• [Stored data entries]
────────────────────────────────────────

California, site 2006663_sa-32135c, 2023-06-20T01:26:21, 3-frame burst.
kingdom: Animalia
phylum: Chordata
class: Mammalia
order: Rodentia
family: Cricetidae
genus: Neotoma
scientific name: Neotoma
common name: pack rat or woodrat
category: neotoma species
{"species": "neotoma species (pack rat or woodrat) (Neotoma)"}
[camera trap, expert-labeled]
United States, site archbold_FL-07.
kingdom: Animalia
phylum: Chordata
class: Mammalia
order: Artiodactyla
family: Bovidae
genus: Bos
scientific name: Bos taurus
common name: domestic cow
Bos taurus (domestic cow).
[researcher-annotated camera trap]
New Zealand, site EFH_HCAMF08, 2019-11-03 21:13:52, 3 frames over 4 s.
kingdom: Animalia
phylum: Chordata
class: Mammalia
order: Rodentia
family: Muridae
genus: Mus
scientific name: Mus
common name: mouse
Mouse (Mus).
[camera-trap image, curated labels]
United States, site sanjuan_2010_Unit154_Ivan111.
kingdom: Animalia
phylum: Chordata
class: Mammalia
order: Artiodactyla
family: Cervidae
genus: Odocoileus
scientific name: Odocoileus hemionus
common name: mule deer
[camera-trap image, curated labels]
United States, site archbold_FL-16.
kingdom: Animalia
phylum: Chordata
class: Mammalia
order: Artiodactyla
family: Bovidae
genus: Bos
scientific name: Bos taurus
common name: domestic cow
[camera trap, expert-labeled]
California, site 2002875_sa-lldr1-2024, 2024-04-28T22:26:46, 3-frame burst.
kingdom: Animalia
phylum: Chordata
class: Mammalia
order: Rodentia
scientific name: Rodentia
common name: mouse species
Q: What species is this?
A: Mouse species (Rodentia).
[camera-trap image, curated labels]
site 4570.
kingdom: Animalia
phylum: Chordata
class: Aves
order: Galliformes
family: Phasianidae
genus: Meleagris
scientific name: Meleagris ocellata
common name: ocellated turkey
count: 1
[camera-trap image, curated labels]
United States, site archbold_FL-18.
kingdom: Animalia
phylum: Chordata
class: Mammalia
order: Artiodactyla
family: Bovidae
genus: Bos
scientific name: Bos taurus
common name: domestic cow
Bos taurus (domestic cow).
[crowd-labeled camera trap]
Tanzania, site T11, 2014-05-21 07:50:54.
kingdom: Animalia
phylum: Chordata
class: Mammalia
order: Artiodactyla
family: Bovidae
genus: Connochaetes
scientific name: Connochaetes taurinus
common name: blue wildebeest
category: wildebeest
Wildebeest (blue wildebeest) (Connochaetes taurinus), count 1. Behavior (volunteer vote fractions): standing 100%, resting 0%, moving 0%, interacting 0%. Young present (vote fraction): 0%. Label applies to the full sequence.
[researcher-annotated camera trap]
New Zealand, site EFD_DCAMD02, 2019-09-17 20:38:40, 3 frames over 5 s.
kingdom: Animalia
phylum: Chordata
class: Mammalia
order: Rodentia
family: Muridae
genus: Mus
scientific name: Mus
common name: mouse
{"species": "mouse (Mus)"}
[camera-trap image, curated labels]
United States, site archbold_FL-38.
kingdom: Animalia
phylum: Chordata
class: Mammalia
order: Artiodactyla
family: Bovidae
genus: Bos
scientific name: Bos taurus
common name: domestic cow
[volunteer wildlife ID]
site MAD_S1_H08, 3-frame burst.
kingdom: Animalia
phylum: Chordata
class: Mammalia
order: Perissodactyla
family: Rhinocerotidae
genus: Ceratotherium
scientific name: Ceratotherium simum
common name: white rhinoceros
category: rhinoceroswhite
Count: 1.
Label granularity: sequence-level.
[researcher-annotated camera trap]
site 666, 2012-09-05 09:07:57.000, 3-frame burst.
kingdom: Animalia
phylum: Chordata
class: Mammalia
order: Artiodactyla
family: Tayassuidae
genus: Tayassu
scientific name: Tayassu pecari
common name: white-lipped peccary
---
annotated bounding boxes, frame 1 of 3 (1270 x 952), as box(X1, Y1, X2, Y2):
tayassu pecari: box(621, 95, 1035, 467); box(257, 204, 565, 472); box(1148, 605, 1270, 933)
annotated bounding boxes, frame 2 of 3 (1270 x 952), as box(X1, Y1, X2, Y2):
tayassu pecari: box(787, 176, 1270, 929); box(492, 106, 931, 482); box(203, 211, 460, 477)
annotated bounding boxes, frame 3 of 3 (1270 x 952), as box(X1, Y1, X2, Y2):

────────────────────────────────────────

• [Exercise requirements] All of the entries must be quoted exactly; please include each one.

• [Written reply]
California, site 2006663_sa-32135c, 2023-06-20T01:26:21, 3-frame burst.
kingdom: Animalia
phylum: Chordata
class: Mammalia
order: Rodentia
family: Cricetidae
genus: Neotoma
scientific name: Neotoma
common name: pack rat or woodrat
category: neotoma species
{"species": "neotoma species (pack rat or woodrat) (Neotoma)"}
[camera trap, expert-labeled]
United States, site archbold_FL-07.
kingdom: Animalia
phylum: Chordata
class: Mammalia
order: Artiodactyla
family: Bovidae
genus: Bos
scientific name: Bos taurus
common name: domestic cow
Bos taurus (domestic cow).
[researcher-annotated camera trap]
New Zealand, site EFH_HCAMF08, 2019-11-03 21:13:52, 3 frames over 4 s.
kingdom: Animalia
phylum: Chordata
class: Mammalia
order: Rodentia
family: Muridae
genus: Mus
scientific name: Mus
common name: mouse
Mouse (Mus).
[camera-trap image, curated labels]
United States, site sanjuan_2010_Unit154_Ivan111.
kingdom: Animalia
phylum: Chordata
class: Mammalia
order: Artiodactyla
family: Cervidae
genus: Odocoileus
scientific name: Odocoileus hemionus
common name: mule deer
[camera-trap image, curated labels]
United States, site archbold_FL-16.
kingdom: Animalia
phylum: Chordata
class: Mammalia
order: Artiodactyla
family: Bovidae
genus: Bos
scientific name: Bos taurus
common name: domestic cow
[camera trap, expert-labeled]
California, site 2002875_sa-lldr1-2024, 2024-04-28T22:26:46, 3-frame burst.
kingdom: Animalia
phylum: Chordata
class: Mammalia
order: Rodentia
scientific name: Rodentia
common name: mouse species
Q: What species is this?
A: Mouse species (Rodentia).
[camera-trap image, curated labels]
site 4570.
kingdom: Animalia
phylum: Chordata
class: Aves
order: Galliformes
family: Phasianidae
genus: Meleagris
scientific name: Meleagris ocellata
common name: ocellated turkey
count: 1
[camera-trap image, curated labels]
United States, site archbold_FL-18.
kingdom: Animalia
phylum: Chordata
class: Mammalia
order: Artiodactyla
family: Bovidae
genus: Bos
scientific name: Bos taurus
common name: domestic cow
Bos taurus (domestic cow).
[crowd-labeled camera trap]
Tanzania, site T11, 2014-05-21 07:50:54.
kingdom: Animalia
phylum: Chordata
class: Mammalia
order: Artiodactyla
family: Bovidae
genus: Connochaetes
scientific name: Connochaetes taurinus
common name: blue wildebeest
category: wildebeest
Wildebeest (blue wildebeest) (Connochaetes taurinus), count 1. Behavior (volunteer vote fractions): standing 100%, resting 0%, moving 0%, interacting 0%. Young present (vote fraction): 0%. Label applies to the full sequence.
[researcher-annotated camera trap]
New Zealand, site EFD_DCAMD02, 2019-09-17 20:38:40, 3 frames over 5 s.
kingdom: Animalia
phylum: Chordata
class: Mammalia
order: Rodentia
family: Muridae
genus: Mus
scientific name: Mus
common name: mouse
{"species": "mouse (Mus)"}
[camera-trap image, curated labels]
United States, site archbold_FL-38.
kingdom: Animalia
phylum: Chordata
class: Mammalia
order: Artiodactyla
family: Bovidae
genus: Bos
scientific name: Bos taurus
common name: domestic cow
[volunteer wildlife ID]
site MAD_S1_H08, 3-frame burst.
kingdom: Animalia
phylum: Chordata
class: Mammalia
order: Perissodactyla
family: Rhinocerotidae
genus: Ceratotherium
scientific name: Ceratotherium simum
common name: white rhinoceros
category: rhinoceroswhite
Count: 1.
Label granularity: sequence-level.
[researcher-annotated camera trap]
site 666, 2012-09-05 09:07:57.000, 3-frame burst.
kingdom: Animalia
phylum: Chordata
class: Mammalia
order: Artiodactyla
family: Tayassuidae
genus: Tayassu
scientific name: Tayassu pecari
common name: white-lipped peccary
---
annotated bounding boxes, frame 1 of 3 (1270 x 952), as box(X1, Y1, X2, Y2):
tayassu pecari: box(621, 95, 1035, 467); box(257, 204, 565, 472); box(1148, 605, 1270, 933)
annotated bounding boxes, frame 2 of 3 (1270 x 952), as box(X1, Y1, X2, Y2):
tayassu pecari: box(787, 176, 1270, 929); box(492, 106, 931, 482); box(203, 211, 460, 477)
annotated bounding boxes, frame 3 of 3 (1270 x 952), as box(X1, Y1, X2, Y2):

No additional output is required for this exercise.